Все говорило о том, что мы вовремя уносим ноги из этих вод. Километровая полоса нагнанного ночным ветром льда стояла перед избушкой Якина. По глупости мы сунулись в разводья между льдинами.

Берег и обратный выход сразу исчезли. Осталось небо, источенные ветром и водами бока льдин, которые шевелились, смыкались, расходились и скребли фанерные борта лодки. Дуракам везет, и мы через три часа выбрались на берег.

Якин и сын давно уже ждали нас. Но просидели в избушке еще два дня, выжидая, когда отгонит лед. Его отогнало, и мы без всяких приключений доплыли уже втроем до полярной станции Валькаркай, где нас тоже ждали, посмеиваясь над любителями прибрежных вояжей. За триста метров до станции мотор взвыл и остановился. И так по сей год его не удалось завести. Фанерная лодка осталась на берегу, и на этом кончилось прибрежное плавание. По радио вызвали вездеход из Певека; он пришел в грохоте гусениц, в гари выхлопных газов и забрал нас, аппаратуру и сына охотника Якина, который опаздывал в школу.

Так закончилось это прибрежное плавание, одно из нескольких, которые нам пришлось провести у побережья Чукотки на самодельных шлюпках, или байдарах, или вельботах владивостокского производства. Эти китобойные вельботы кажутся мне аристократами среди разномастного шлюпочного флота.

Каждый такой маршрут дает кусочек Чукотки, из кусочков выходит мозаика, но, естественно, никогда не получится так, что ты знаешь о стране все.

Пятидесятые и начало шестидесятых годов на Чукотке были, вероятно, последними годами экзотической геологии, ибо и в этой науке все большее место занимают трезвый расчет и возросшая материально-техническая база.

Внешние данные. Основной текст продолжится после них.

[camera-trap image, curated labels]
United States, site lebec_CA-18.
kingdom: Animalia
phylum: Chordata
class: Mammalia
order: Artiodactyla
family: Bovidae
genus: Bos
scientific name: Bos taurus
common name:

Даже сейчас, спустя несколько лет всего, вряд ли разрешат проводить маршрут на байдаре или на собаках вокруг острова. Об этом уходящем времени, конечно, будут жалеть, как мы жалеем о времени парусных кораблей или как завидуем мы времени первопроходцев Чукотки. Чукотка по сравнению с многими северными областями - очень обжитой и известный край. Летом сюда идет наплыв журналистов. В каждом поселке их сидит по две или три штуки от столичных и прочих газет. Стандартное мнение требует, чтобы они разыскали ту самую последнюю ярангу или того старика, который закурит трубочку и скажет: "Ох-хо, тяжело мы жили в то время". Перед Чукоткой стоит много проблем. И, мне кажется, одна из главных - начинать беречь эту страну уже сейчас, пока не будет совсем поздно. Здесь есть еще моржовые лежбища, в воды ее заходят киты, чудесная птица - белый канадский гусь еще гнездится на острове Врангеля и в некоторых местах Чукотки. Еще много зайцев и куропаток, а темнолицые легконогие пастухи пасут тысячные стада оленей. Невозможно забыть Чукотку, если ты даже видел ее всего один раз. Она отнимает твое сердце. И навсегда.

Острова Серых Гусей, коса Двух Пилотов, лагуна Валькакиманка - эти названия будут манить всегда, где бы ни был, потому что за ними стоит тундровая тишина, йодистый запах моря, нартовый путь и апрельский слепящий свет.